**SOURCE PASSAGE:**
····················

Post-detonation detection devices, such as geophones, are first used to determine the location of the initial set of fractures 18. Primary explosive charges are then positioned in the well bores adjacent the target zone 10 for detonating the modified ANFO 22. In one aspect of the invention, advantage is taken of the primary explosive charges by positioning them as near as possible to bedding planes marking transition points between stratigraphic layers in the formation. By placing the charges adjacent these inherently weak points in the formation, additional fracturing should result upon detonation and, conversely, any tendency to pulverize the surrounding formation should be reduced. The modified ANFO solution, blended in the correct proportions to be explosive, is then injected into both wells 14, 16. Therefrom, it flows into the initial set of fractures 18. Finally, the wells 14, 16 are tamped or pressured and the charges detonated to, in turn, activate the modified ANFO. The liquid ANFO mix, having penetrated into the initial set of fractures 18, will upon detonation create a relatively dense set of secondary fractures 28 some portion of which extend generally perpendicularly from the initial set of fractures 18, some of which may extend the reach of the initial fractures, and some of which will extend directly from the well bore wall. The secondary set of fractures 28 tends further to break and “rubblize” the formation because of the generally vertical nature of the profile of the initial set of fractures 18, creating thereby an expanded network of interconnections between the adjacent wells 14, 16. Use of the modified ANFO mix in concert with high pressure gas pulses improves fracturing capabilities thereby facilitating use of such methods at greater depths in the formation. Most evidently, infusing modified ANFO in the formation, initially fractured by application of high pressure gas pulse technology, increases the volume of the explosive which can be used, resulting in a significant increase in the volume of the formation that is fractured. Moreover, more uniform fracturing results and fewer oil shale fines are created.

····················

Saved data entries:

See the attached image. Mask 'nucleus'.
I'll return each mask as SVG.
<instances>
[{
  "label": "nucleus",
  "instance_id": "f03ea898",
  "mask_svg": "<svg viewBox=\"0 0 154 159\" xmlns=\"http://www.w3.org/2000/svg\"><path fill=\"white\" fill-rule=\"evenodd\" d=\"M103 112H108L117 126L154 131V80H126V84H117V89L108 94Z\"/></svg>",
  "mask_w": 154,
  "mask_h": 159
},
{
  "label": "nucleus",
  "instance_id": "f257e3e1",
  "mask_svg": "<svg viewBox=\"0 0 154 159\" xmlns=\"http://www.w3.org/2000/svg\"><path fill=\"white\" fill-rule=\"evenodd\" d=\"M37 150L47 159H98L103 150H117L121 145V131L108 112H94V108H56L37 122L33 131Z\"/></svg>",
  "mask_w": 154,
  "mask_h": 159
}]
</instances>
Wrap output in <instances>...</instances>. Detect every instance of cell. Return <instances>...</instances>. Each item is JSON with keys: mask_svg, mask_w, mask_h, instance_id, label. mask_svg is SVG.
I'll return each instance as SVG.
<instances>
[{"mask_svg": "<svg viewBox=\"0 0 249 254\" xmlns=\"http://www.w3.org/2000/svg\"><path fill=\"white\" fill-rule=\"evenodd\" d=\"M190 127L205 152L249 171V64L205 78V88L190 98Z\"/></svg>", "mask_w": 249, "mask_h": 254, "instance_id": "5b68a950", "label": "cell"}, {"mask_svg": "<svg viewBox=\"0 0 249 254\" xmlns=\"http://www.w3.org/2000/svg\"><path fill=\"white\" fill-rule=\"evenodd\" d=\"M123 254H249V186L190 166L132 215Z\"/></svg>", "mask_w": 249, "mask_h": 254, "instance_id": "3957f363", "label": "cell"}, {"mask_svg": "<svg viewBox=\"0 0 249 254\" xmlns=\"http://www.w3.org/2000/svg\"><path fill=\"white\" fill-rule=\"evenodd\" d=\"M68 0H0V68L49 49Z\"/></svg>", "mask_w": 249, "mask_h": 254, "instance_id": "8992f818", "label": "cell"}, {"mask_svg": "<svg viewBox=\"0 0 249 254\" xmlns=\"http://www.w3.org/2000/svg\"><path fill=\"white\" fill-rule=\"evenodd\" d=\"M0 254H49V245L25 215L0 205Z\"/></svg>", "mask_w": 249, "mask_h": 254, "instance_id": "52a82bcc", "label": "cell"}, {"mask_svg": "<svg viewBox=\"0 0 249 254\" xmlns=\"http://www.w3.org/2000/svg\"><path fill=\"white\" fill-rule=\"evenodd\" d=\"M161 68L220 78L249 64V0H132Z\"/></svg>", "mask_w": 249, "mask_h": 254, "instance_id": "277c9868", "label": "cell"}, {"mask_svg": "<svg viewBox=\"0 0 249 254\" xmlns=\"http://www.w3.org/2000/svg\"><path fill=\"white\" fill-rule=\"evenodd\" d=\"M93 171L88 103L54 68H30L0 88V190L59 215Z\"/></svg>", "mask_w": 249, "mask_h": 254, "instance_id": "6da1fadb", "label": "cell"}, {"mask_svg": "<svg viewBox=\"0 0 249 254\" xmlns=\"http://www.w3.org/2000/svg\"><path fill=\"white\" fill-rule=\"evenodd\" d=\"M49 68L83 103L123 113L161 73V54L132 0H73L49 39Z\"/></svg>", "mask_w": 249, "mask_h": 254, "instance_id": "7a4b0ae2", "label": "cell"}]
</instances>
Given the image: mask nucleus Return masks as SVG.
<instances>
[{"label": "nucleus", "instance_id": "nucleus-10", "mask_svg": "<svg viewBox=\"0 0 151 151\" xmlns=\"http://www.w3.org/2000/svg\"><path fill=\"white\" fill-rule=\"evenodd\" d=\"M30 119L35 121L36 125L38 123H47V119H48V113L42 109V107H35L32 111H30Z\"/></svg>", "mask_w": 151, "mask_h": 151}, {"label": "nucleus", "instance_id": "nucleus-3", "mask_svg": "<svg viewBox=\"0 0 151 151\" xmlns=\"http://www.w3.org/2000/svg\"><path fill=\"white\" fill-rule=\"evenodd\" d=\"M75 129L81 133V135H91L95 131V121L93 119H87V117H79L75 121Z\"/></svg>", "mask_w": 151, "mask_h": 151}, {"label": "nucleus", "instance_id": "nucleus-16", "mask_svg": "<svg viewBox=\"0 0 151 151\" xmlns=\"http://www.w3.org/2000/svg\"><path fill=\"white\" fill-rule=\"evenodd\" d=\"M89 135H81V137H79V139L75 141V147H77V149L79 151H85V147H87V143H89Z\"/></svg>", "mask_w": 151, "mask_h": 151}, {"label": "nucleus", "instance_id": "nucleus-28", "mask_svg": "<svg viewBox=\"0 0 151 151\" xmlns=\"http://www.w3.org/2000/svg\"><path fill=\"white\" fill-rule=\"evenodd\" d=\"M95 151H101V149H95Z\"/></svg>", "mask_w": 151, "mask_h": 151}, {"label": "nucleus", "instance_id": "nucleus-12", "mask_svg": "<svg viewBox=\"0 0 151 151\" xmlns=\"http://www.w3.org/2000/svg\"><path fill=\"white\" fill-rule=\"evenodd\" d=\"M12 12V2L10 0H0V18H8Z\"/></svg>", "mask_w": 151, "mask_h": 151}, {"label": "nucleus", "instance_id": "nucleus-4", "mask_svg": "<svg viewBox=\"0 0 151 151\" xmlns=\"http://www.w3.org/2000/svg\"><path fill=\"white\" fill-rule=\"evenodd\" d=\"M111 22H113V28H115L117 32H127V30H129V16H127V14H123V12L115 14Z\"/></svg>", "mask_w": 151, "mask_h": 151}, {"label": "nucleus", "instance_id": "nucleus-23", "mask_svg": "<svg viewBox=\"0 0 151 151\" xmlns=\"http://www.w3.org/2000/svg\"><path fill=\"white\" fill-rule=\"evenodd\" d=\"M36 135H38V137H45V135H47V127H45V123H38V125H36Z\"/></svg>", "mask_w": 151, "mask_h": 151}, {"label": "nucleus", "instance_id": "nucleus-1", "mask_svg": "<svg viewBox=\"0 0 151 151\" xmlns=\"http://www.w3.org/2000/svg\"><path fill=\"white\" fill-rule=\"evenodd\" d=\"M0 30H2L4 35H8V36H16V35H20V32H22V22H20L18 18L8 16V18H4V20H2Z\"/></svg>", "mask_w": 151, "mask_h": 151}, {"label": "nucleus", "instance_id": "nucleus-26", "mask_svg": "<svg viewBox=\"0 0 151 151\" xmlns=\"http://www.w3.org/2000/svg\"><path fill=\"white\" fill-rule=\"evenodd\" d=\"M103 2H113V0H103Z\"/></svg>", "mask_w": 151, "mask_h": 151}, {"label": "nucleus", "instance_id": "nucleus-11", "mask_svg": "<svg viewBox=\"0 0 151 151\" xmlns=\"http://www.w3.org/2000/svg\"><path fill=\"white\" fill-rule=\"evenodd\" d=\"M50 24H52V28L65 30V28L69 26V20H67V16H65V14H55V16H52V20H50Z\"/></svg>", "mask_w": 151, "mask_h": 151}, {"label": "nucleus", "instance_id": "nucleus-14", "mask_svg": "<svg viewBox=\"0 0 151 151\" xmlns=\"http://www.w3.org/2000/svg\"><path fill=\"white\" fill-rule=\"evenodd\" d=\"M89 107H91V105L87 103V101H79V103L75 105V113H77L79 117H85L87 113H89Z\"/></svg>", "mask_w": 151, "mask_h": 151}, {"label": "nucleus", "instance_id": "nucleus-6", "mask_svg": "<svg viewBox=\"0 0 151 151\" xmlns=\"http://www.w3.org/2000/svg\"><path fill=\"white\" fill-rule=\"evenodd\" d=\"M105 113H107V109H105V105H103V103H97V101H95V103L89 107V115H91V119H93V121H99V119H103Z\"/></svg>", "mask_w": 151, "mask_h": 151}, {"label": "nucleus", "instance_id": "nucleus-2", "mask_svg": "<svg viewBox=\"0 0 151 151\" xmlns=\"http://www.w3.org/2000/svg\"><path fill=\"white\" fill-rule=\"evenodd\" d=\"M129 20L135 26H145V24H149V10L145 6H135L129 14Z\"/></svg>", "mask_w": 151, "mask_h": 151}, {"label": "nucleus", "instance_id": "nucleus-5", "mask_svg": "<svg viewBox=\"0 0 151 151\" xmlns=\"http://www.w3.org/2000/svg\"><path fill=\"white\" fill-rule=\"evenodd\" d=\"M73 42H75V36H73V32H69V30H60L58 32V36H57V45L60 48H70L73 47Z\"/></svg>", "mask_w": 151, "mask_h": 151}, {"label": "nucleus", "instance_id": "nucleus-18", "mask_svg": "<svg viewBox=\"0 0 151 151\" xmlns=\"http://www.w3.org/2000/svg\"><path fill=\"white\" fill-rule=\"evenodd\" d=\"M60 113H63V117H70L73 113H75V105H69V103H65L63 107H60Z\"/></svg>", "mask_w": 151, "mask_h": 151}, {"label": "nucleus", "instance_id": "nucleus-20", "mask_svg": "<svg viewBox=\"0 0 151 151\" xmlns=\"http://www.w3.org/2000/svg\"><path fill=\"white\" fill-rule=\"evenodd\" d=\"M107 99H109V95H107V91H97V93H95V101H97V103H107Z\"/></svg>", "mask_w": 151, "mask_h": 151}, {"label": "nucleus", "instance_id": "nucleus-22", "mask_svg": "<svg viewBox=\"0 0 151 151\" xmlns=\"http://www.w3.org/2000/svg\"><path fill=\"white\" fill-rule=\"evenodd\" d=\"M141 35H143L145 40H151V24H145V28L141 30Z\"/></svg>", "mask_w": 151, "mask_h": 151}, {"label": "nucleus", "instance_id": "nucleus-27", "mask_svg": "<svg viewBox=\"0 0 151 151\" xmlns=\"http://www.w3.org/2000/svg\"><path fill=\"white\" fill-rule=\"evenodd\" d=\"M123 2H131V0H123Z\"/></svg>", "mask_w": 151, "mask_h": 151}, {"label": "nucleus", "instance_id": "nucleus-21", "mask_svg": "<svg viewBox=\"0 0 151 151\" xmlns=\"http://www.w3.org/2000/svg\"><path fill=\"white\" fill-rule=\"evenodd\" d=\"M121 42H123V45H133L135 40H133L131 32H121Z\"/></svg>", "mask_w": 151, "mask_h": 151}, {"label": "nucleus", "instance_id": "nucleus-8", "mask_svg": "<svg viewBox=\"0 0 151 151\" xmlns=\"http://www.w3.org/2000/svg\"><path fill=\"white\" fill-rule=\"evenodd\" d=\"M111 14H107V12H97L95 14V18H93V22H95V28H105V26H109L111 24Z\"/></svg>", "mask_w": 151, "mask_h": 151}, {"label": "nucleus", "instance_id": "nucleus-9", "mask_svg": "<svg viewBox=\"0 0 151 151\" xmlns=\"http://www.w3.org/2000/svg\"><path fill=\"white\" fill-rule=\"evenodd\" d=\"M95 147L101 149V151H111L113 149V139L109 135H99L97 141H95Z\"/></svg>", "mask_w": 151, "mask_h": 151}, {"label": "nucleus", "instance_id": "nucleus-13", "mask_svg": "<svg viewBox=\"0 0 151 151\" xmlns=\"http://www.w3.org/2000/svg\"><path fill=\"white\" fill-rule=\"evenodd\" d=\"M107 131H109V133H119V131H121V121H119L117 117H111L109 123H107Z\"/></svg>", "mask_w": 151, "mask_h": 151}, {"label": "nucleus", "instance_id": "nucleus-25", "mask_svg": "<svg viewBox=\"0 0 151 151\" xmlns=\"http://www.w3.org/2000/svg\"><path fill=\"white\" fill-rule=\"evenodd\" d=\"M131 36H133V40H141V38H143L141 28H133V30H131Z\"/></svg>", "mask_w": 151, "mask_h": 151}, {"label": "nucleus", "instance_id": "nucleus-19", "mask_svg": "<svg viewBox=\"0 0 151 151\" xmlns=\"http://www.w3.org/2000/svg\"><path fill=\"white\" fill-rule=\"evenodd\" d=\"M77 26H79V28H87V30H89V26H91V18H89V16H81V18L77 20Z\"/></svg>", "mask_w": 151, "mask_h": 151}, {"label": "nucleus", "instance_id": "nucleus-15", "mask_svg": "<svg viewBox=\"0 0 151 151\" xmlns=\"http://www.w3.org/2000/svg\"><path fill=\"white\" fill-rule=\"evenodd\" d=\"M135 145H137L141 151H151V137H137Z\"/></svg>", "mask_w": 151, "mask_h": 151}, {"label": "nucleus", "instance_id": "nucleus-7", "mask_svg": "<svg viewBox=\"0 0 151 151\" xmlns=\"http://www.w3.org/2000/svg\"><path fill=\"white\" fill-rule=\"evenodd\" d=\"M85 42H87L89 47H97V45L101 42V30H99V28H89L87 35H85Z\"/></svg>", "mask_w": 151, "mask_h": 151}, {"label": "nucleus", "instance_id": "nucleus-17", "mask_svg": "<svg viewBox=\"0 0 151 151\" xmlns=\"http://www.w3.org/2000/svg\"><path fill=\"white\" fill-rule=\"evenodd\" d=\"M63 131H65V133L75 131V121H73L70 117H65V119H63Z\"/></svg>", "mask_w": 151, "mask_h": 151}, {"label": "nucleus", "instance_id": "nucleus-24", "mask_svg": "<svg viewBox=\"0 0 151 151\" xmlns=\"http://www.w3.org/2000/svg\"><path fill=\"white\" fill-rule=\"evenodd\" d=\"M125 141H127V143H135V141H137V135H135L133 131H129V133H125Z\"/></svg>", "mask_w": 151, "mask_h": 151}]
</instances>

····················

**THE PROBLEM:**
Answer the following questions using the passage on fracturing with modified ANFO, one answer per line, numbered to match.
1. What kind of device does the passage name as an example of the post-detonation detection devices used to locate the initial set of fractures?
2. Near what features does the passage say the primary explosive charges should be positioned as closely as possible?
3. Besides more uniform fracturing, what does the passage say results from the method?

**ANSWER TO THE EXERCISE:**
1. Geophones.
2. Bedding planes marking transition points between stratigraphic layers in the formation.
3. Fewer oil shale fines are created.